James also proved that the Golden Boot winner doesn’t need to go deep into the tournament as his Colombian side were knocked out at the quarter-final stages. A similar scenario can be found back in 1986 when Gary Lineker finished as tournament top scorer in Mexico despite his England team not making it beyond the last eight.
Unlike James Rodriguez, Lineker was an out-and-out centre-forward but his success backs up the theory that the Golden Boot winner isn’t always the most obvious. At Italia 90, Salvatore Schillaci emerged from the fringes of the Italian squad to take the award and while subsequent winners have included more obvious candidates such as Miroslav Klose and Ronaldo, those are interesting names.
Back to the Present
Despite his quickfire double, few would expect Denis Cheryshev to continue his scoring form and pick up the Golden Boot at Russia 2018. After all, the 27-year-old has now played twelve times for his country and those were his first international goals.

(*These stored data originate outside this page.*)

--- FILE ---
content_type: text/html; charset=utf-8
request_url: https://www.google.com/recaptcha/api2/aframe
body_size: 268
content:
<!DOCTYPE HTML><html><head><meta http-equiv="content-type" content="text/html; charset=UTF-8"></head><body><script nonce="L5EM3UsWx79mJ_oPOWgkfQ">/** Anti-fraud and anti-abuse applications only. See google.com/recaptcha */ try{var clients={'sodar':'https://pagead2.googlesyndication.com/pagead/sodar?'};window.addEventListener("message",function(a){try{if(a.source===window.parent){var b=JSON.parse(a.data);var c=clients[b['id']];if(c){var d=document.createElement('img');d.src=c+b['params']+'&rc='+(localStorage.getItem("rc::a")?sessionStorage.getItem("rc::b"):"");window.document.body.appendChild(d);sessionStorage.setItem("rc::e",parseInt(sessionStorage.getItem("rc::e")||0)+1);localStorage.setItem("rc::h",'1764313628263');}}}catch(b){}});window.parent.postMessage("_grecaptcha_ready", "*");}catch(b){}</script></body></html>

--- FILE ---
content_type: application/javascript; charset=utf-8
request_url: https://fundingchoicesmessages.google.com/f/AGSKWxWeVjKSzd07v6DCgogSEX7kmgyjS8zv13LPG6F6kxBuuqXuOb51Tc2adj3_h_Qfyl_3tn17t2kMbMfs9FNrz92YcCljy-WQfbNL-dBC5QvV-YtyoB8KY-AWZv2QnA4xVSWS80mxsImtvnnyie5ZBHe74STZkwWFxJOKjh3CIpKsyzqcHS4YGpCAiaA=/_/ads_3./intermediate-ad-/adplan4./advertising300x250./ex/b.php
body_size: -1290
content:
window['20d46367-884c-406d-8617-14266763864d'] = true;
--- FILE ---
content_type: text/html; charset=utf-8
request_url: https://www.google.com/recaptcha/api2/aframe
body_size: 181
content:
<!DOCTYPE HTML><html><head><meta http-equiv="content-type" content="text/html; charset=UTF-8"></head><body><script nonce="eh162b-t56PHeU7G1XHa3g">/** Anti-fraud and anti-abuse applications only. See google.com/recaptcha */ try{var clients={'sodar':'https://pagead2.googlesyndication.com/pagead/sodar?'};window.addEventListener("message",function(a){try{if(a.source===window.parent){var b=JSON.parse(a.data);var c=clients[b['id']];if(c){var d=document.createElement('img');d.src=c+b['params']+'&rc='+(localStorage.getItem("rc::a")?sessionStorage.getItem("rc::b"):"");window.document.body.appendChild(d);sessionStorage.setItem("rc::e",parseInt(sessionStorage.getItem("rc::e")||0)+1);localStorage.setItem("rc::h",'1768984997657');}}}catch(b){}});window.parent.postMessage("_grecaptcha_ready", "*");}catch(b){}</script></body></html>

However, as we take that look back through World Cup history, there are suggestions that the top goalscorer may come from an unlikely source. Perhaps attacking midfielders including the England pair of Dele Alli and Raheem Sterling, plus Chelsea’s Eden Hazard, who have all enjoyed prolific periods for their club sides, may come through.
Or maybe a recognised striker such as Robert Lewandowski, whose Poland team isn’t expected to last beyond the quarterfinals, may take the accolade. It’s a tough one to call but maybe the high-scoring start to the tournament may, at least, lead us to expect a host of goals in Russia.